BRIEF DESCRIPTION OF THE DRAWINGS

The invention and the advantages arising therefrom will be better understood on reading the description and the non-limiting embodiments which follow, illustrated with reference to the annexed figures in which:

FIG. 1 Shows modulation of arginine-specific gingipain activity by a 1% Crocus sativus extract.

FIG. 2 Shows modulation of lysine-specific gingipain activity by a 1% Crocus sativus extract.

FIG. 3 Shows a test for inhibition of haemolysis induced by Porphyromonas gingivalis bacteria in the presence of a 1% Crocus sativus extract.

FIG. 4 Shows measurement of the expression of CD14+ and CD163 markers on the surface of type 2 macrophages, treated or not with 1% Crocus sativus extract.

FIG. 5 Shows measurement of the mean relative fluorescence of CD14 and CD163 markers on the surface of type 2 macrophages, treated or not with 1% Crocus sativus extract.
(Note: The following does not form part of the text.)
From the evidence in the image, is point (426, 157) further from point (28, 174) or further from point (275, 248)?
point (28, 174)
DETAILED DESCRIPTION OF THE INVENTION

Definitions

All terms used in this description have the most widely known meaning unless otherwise stated. For the purposes of the invention, the following terms are defined as follows:

“Oral cavity” means the area bounded by the teeth, tongue, hard palate and soft palate and substantially covered by a mucous membrane. A distinction is made between the masticatory mucosa (gum and hard palate), the covering mucosa (labial, palatal, vestibular, floor of the mouth and lateral surfaces of the tongue), while the mucosa of the lips and that of the dorsal surface of the tongue make up the specialised mucosa.
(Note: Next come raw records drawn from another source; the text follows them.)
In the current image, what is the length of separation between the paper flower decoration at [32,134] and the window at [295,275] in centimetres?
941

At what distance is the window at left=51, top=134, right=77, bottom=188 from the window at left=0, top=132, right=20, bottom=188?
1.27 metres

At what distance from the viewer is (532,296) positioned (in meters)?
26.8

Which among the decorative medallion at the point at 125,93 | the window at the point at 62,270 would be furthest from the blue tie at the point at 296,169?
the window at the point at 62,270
“Oral hygiene” means non-therapeutic preventive or protective care for the healthy oral cavity.

“Crocus sativus flower” means the entire flower consisting of the petals and stamens, but without the pistils.

“Hydro-polyalcoholic” means a mixture of at least one polyol and water, the latter comprising at least two alcohol radicals, more precisely from 2 to 9 alcohol radicals and from 3 to 12 carbon atoms.
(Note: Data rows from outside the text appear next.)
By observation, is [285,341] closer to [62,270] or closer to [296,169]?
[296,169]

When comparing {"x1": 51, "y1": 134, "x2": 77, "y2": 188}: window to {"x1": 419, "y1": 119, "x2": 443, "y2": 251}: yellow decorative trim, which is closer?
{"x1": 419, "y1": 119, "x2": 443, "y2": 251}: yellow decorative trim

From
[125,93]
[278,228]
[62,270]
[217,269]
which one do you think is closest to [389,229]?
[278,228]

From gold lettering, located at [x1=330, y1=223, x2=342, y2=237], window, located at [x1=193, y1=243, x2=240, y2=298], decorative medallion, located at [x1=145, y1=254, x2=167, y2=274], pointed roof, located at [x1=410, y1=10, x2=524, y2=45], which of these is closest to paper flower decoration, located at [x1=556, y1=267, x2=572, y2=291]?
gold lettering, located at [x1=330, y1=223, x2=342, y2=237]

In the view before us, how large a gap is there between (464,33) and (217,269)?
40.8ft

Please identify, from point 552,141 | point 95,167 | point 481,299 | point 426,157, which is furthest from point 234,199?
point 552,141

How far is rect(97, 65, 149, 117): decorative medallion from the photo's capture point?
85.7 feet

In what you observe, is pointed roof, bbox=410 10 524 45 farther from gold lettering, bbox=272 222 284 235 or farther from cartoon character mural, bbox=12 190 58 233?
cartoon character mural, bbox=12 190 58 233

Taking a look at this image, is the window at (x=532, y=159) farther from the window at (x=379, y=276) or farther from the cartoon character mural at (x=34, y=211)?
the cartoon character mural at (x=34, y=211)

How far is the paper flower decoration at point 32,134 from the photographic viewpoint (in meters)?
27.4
“Organic acids” means derivatives of the catabolism of amino acids, fatty acids and sugars containing an acid function. This group includes alpha-hydroxylated (AHA) or polyhydroxylated carboxylic acids such as lactic, malic and citric acids, carboxylic acids derived from fruit sugars or any other plant parts such as uronic acids, and diacids such as succinic acid.

“Phenolic compounds” or “polyphenols” means molecules of plant origin which have an aromatic ring bearing one or more hydroxyl groups, such as phenolic acids, flavonoids or their derivatives, tannins and all other polyphenols.

“Flavonoids” means phenolic compounds all sharing the same basic structure formed by two aromatic rings linked by three carbons.

“Glycosylated flavonoids” refers to flavonoids linked to one or more sugars, such as kaempferol sophoroside, kaempferol glucoside and quercetin diglucoside.

“Phytocompounds of interest” refers to all the molecules present in the Crocus sativus flower extract of the invention, in particular sugars, phenolic compounds, proteins, amino acids, vitamins and organic acids, which are potentially responsible for the beneficial biological effects observed.

When a range of values is described, the bounds of this range must be understood as explicitly including all the intermediate values of the range. For example, a value range between 1% and 10% should be understood to include 1%, 2%, 3%, 4%, 5%, 6%, 7%, 8%, 9%, and 10%, as well as all decimal values between 1% and 10%.

Numerical percentage values are percentages by weight, i.e. the weight of a compound relative to the total weight of the intended mixture, unless otherwise specified.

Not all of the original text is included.